E’ molto semplice. La cosa più banale che tu possa trovare nel corridoio d’ingresso d’un appartamento, o di una casa. Non c’è niente di più semplice, in effetti, e di altrettanto spaventoso, nella sua incantevole semplicità.
Quanti gesti futili raccolgono ogni giorno, a pensarci bene… quanto mondo può contenere un singolo riquadro incolore? Ma poi, è davvero incolore? O contiene forse tutti i colori del mondo? No, lo ripeto: non credo esista oggetto altrettanto semplice e terrificante, nelle nostre abitazioni. Ma il suo terrore non è manifesto, semmai il contrario: si cela in profondità – puoi scorgerlo solo se fai attenzione. Lo intravedi sulla patina levigata dal tempo dei tuoi occhi intenti a fissarlo. E se riesci a trovarlo, non sai neanche bene come definire quella strana sensazione. D’accordo, forse terrore è eccessivo, forse si tratta solo di uno… smarrimento totale e sfuggente. Tuttavia, come una bolla nascosta nelle profondità di un stagno, esiste una componente di paura effettiva, in quell’agglomerato d’aria e sedimenti che rimane ancorato al fondo per… quanto? Per cosa? Preferirei non pensarlo, ma credo sia a rischio di staccarsi e fluttuare verso l’alto – in superficie – ogni volta che vi guardiamo attraverso. E quando accadde? Sento attraversarmi la schiena da un brivido ogni volta che ci penso. Dico… non sarà forse la pazzia? Quella bolla, intendo, quando si separa dal fondo e raggiunge la facciata e deflagra portando a galla frammenti di fango vischioso che si stemperano in un nube oscura, viscida, opaca. La pazzia.

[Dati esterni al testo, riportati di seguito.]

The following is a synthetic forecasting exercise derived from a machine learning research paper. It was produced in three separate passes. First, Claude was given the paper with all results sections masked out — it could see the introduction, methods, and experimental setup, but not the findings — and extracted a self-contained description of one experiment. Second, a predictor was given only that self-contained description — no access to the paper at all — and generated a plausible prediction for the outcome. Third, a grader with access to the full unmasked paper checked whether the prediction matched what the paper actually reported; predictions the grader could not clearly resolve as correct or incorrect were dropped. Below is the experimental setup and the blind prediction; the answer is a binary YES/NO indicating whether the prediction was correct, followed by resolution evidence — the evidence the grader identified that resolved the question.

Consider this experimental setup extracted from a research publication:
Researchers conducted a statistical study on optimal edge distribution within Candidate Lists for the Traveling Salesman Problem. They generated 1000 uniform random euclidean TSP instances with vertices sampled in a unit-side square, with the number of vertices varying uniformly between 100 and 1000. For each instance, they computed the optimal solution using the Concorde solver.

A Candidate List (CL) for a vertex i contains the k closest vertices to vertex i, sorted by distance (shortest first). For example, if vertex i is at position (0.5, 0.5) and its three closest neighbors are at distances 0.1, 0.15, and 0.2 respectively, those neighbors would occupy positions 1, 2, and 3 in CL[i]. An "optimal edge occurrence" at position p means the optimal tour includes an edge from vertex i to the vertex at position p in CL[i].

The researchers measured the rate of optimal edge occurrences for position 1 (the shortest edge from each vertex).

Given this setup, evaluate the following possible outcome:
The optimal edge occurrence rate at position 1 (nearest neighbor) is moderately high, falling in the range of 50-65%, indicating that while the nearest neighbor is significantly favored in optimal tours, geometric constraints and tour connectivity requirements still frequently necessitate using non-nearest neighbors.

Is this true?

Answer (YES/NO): NO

Ma di solito non presti molta attenzione a ciò che riflette, vero? Quello che inquadra è un ritaglio di mondo – il tuo mondo – ciò che a te interessa in quel tassello d’esistenza, in quel momento. Dura non più di qualche minuto, e quando sei soddisfatto te ne vai, senza renderti conto che forse sei riuscito a salvarti la vita, a non farti sgretolare l’anima, quella che ogni giorno tieni insieme con tanta fatica.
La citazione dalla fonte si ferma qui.